What a difference a day makes – 24 little trading hours
By Allan Lane, Algo-Chain – During a week when the Dow Jones Industrial Average surged 11.4 per cent, the largest one day increase since 1933, this news seemed at odds with some of the more harrowing coronavirus statistics that hit the airwaves by the time US markets closed.
Not too sure about anyone else but I have been bumping into Schrodinger’s cat one too many times of late. In the crazy world of quantum mechanics, one needs to operate in a way where two completely different views are true at the same time, well at least until one takes some decisive action. OK, let’s throw in the occasional backstory which on this occasion includes a USD2 trillion rescue package, but what exactly is going on, is it time to buy or sell?
I suspect even active managers, who claim to crave the right sort of ‘volatility’, might be shaking their heads at the moment as one day’s worth of performance could have easily made or lost them 10 per cent.
In fact, it is no time to be flippant, so dramatic has been the onset of the crisis that what would normally be a headline story barely makes the headlines. For example, the S&P 500, along with other major benchmark indices, did not go ahead with their re-balancing recently and in March the OECD skipped the publication of their Composite Leading Indicators. Judging by the dramatic fall in many of the PMI numbers this week it is probably best not to look at how rapidly the macro economic environment has shifted – already the fall off has been severe.
True to fashion, once the markets caught wind of the scale of the epidemic unfolding in Italy (which incidentally doubled up with that jaw dropping moment three weeks ago when the price of oil dropped 30 per cent in one session), then the flight to safety turned into a landslide.

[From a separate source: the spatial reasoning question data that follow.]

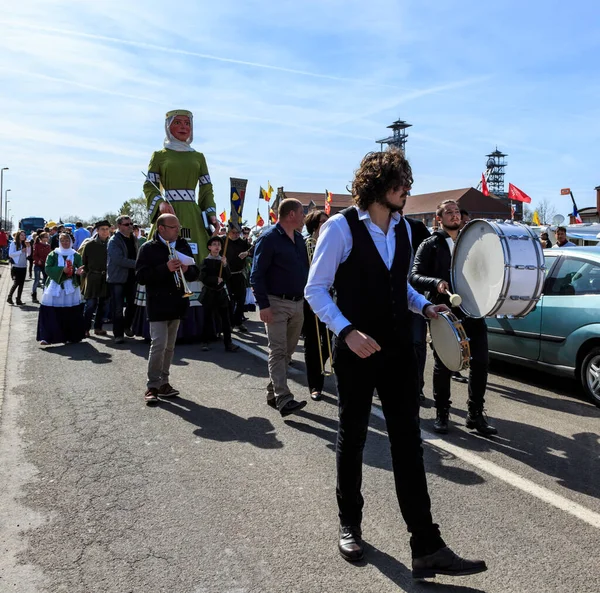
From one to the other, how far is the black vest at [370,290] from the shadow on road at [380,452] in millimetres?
1575

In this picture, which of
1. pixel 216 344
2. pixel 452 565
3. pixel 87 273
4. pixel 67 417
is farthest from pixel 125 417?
pixel 87 273

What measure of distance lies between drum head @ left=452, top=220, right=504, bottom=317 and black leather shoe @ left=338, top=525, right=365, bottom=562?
2.12 meters

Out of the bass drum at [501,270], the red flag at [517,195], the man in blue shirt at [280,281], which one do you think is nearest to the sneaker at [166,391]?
the man in blue shirt at [280,281]

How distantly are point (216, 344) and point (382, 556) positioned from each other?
265 inches

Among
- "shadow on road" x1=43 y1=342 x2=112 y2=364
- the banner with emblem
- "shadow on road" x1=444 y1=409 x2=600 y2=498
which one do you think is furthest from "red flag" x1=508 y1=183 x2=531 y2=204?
"shadow on road" x1=444 y1=409 x2=600 y2=498

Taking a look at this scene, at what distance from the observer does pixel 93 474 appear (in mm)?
4168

As the last month unfolded, the strength of the US dollar saw it retain its status as the ultimate safe haven asset class.
Being a bearer of good news as well as bad, it’s interesting to study the one-month performance of a sample set of ETFs that cover a wide range of asset classes. Topping the list are the long-term Treasury Bond ETFs, which with the currency boost provided a return of around 20 per cent in GBP. This good even extended to the Chinese Sovereign Bond market which offered a return of 10 per cent. Perhaps somewhat surprisingly, gold only delivered on some of its promise due to currency effects and it’s fair to say it hasn’t been a one-way bet as it has traded down on many days during the month.
FIG 1: Performance measured in GBP (Source: Algo-Chain)
As market turmoil goes, the last four weeks match both 1987 and 2008. Seeing such wild swings in the Dow invokes the image of ‘The Boy Plunger’, Jesse Livermore, the world’s first momentum trader who operated as a sole trader back in the times of the Great Depression. As one looks over the full list of 20 different ETF asset classes, within the space of one month the range of performance differentials at 74 per cent has been quite daunting. Perhaps not surprisingly it is the energy infrastructure sector that has fared the worst, with property never doing too well during these hard sell-off periods either.
Of all of the surprises learnt thus far, the performance of a couple of niche/themed ETFs remains the most noteworthy. Among the Equity ETFs, the Market Vectors Video Gaming and eSports UCITS ETF has shown itself to be the most resilient – outpacing the S&P 500 by quite some stretch. With over one billion now confined to their houses, perhaps this shouldn’t come as a surprise after all. If we have learnt anything then judging by the Dow’s record rally, as Dinah Washington once said – what a difference a day makes – 24 little trading hours.